Standard Claude token rates plus $0.08 per session-hour. Web search inside sessions costs 10 per 1,000 queries. For a typical 15-minute Sonnet coding session, you're looking at about 0.02 in platform fees plus $0.30–0.80 in tokens depending on complexity.

That's not free. At scale — say, thousands of concurrent sessions running for hours — the session-hour fees stack up fast. But compare that to hiring two or three infrastructure engineers to build equivalent sandboxing, crash recovery, and state management from scratch. For most teams, the math isn't close.

The Lock-in Question Nobody Wants to Ask

I want to be direct about this because the enthusiasm is drowning out the downsides.

OpenAI's Responses API gives you tool execution without managed infrastructure — you still run your own sandboxes. Google's ADK and frameworks like LangGraph or CrewAI are runtime-level, meaning you own the full stack. Managed Agents is the only offering where the provider controls infrastructure end to end.

The closest open-source alternative is Multica — self-hosted with multi-model support and task lifecycle management. If vendor independence matters to your organization, that's your path.
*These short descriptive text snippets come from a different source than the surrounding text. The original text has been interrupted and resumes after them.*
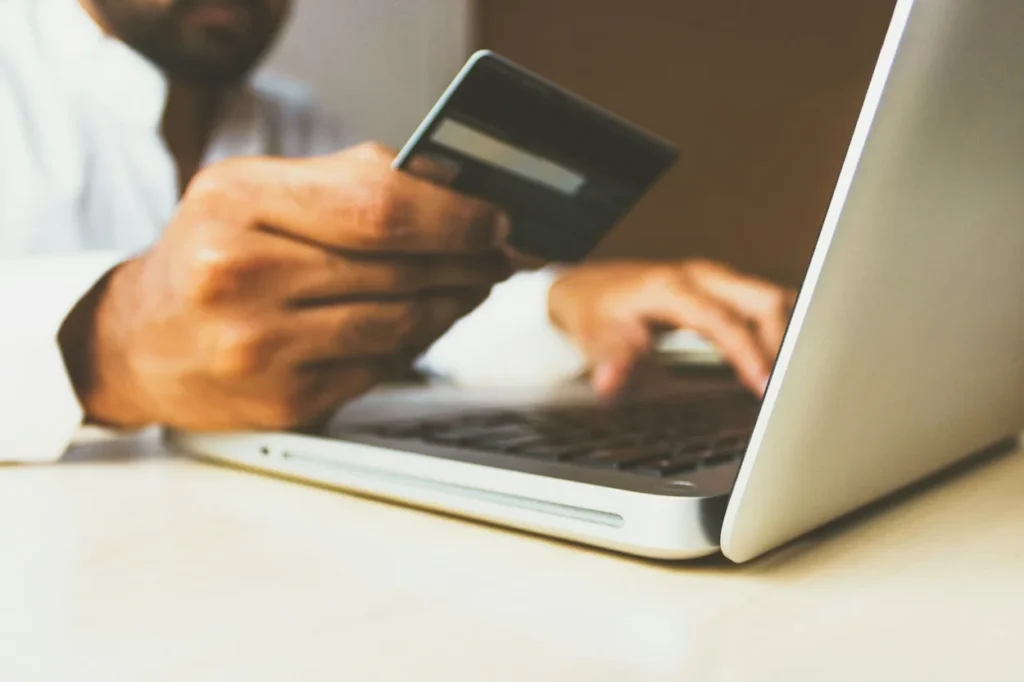 Person holding a credit card while typing on a laptop computer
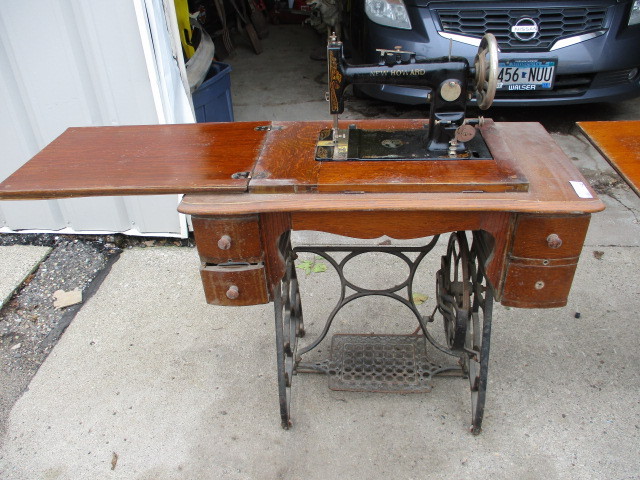 lot 148 image: Antique New Howard Sewing Machine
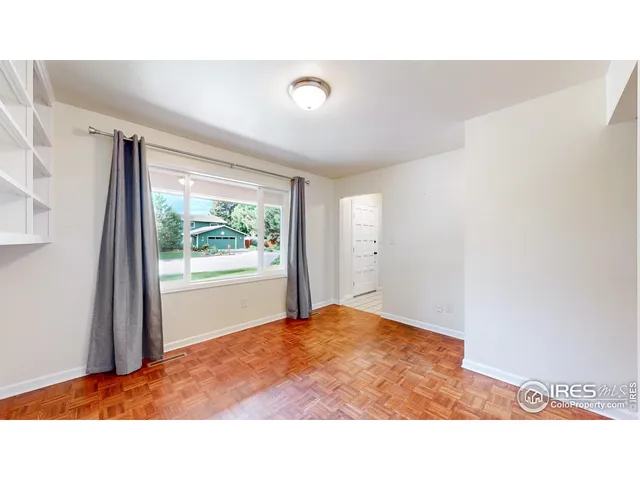 a picture of an empty room with a window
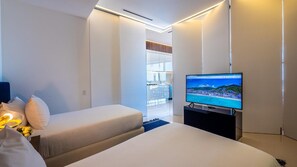 A modern hotel room with a bed, a TV, and a view of a beach.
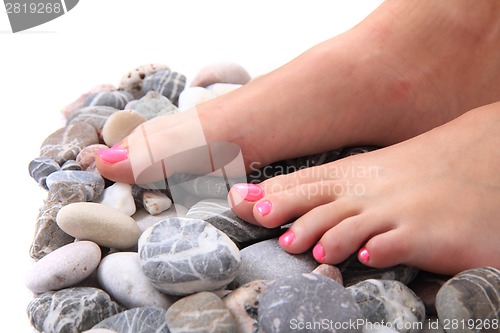 Image of womens legs (nails) and stones (pedicure)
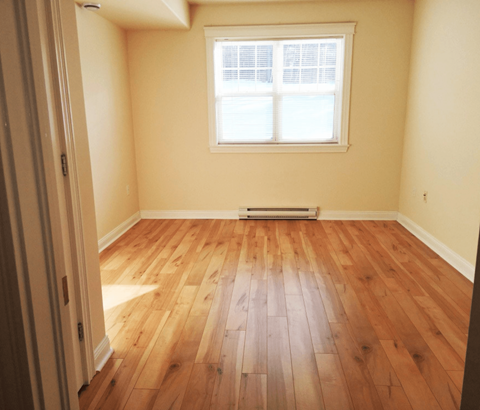 A room with wooden flooring and a window.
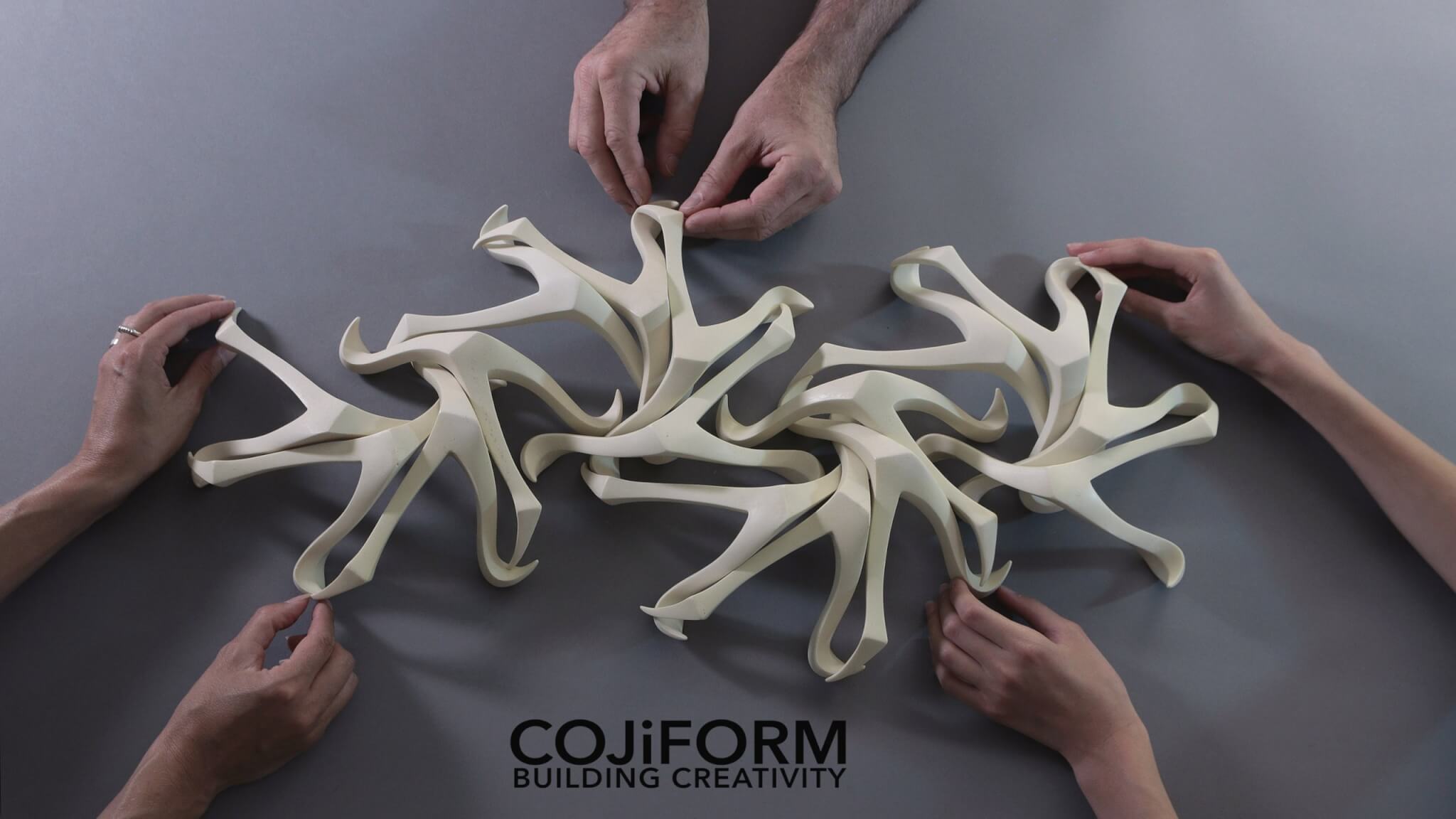 Three pairs of hands manipulating a cojiform sculpture on a table.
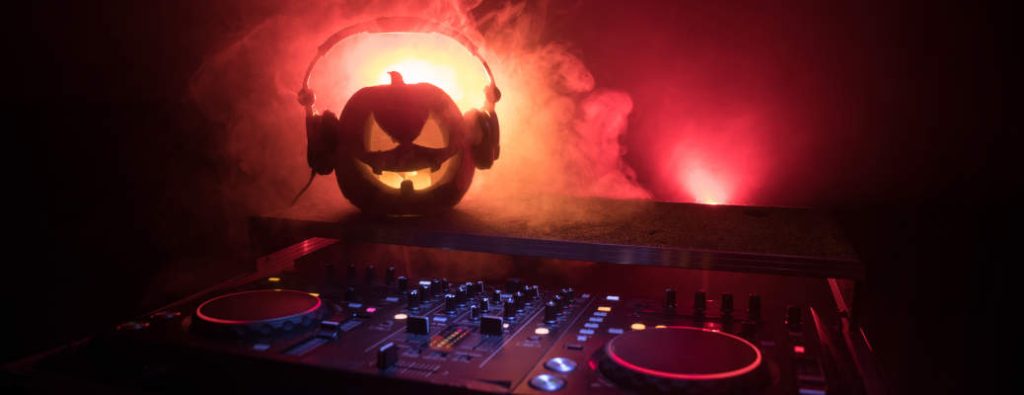 Halloween pumpkin on a dj table with headphones on dark background with copy space. Happy Halloween festival decorations and music concept. Empty space. Selective focus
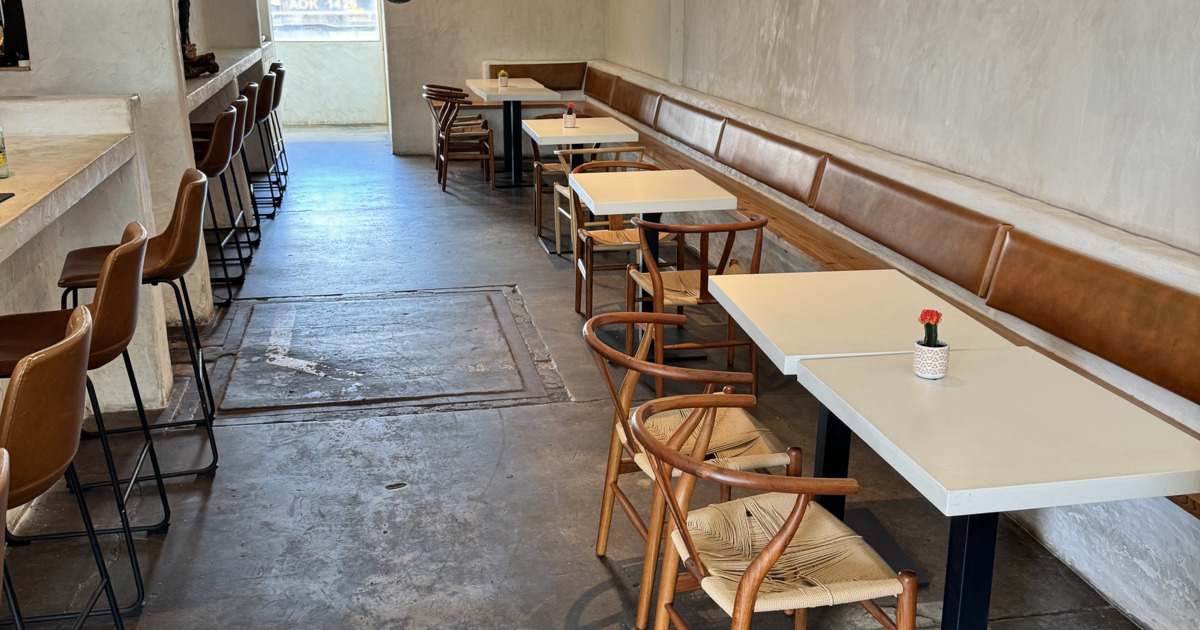 Minimalist restaurant with brown leather chairs and benches along a white wall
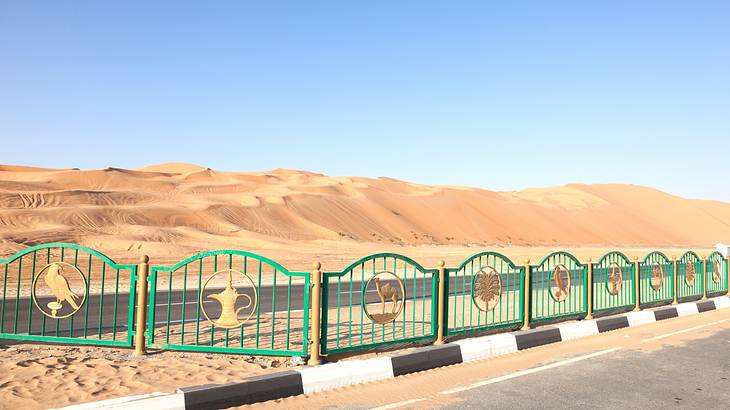 Sand dunes behind a turquoise and gold fence on a clear blue day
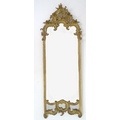 A 19th century giltwood pier mirror, with pierced lattice, C scroll and foliate carved pediment, mou... 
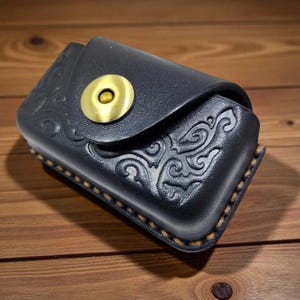 May include: Black leather case with an embossed floral design and a brass button closure. The rectangular case has a flap secured by a circular brass button. The edges are stitched with light brown thread.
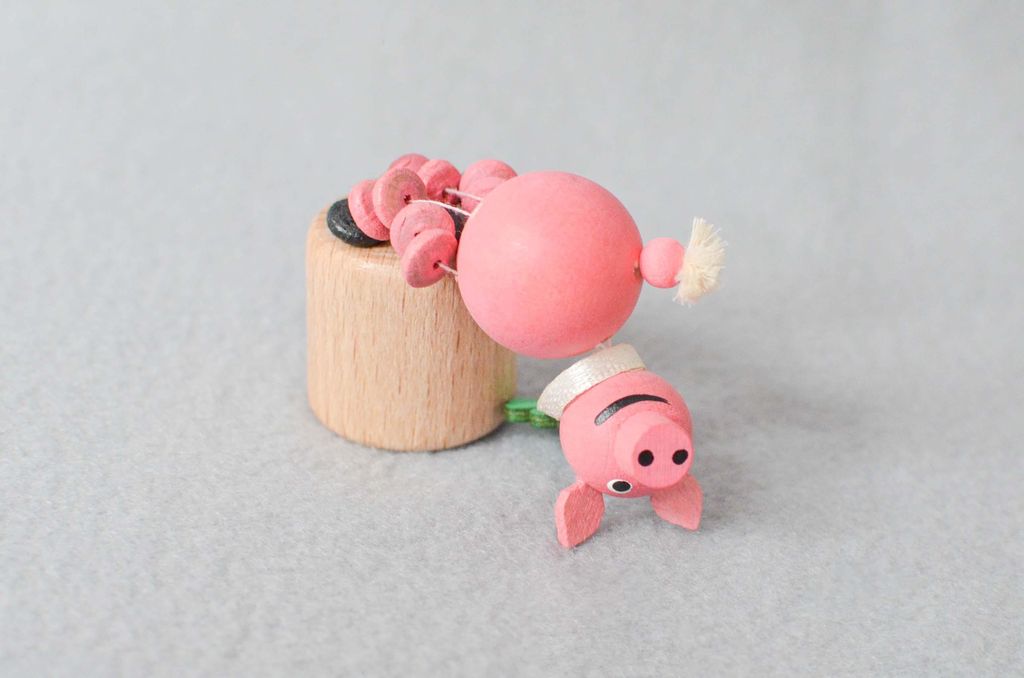 Holzspielzeug Wackeltier Glücksschwein Höhe 7,5cm NEU Produktbild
Here's what concerns me: your agent definitions, session schemas, event formats, and tool configurations are all Anthropic-proprietary. Switching providers later means rewriting your infrastructure layer, not just swapping a model name in a config file. For a startup shipping an agent feature next quarter, that tradeoff is probably acceptable. For a platform team building capabilities they'll maintain for five years, think carefully about what you're coupling to before the convenience becomes a cage.

Where This Is Heading

The research preview features reveal Anthropic's roadmap. Multi-agent orchestration lets sessions spawn and coordinate child agents. Outcomes let you declare what "done" means and have the platform optimize toward it. Persistent memory carries context across sessions, turning one-shot executors into long-running collaborators that learn.

This is a platform play. Anthropic is building the operating system layer that agent-powered products run on — not just a runtime but a substrate. The forty thousand developers who liked that announcement in two hours weren't celebrating a new API. They were expressing relief. They'd been building exactly this infrastructure themselves, and they desperately want someone else to own the pager.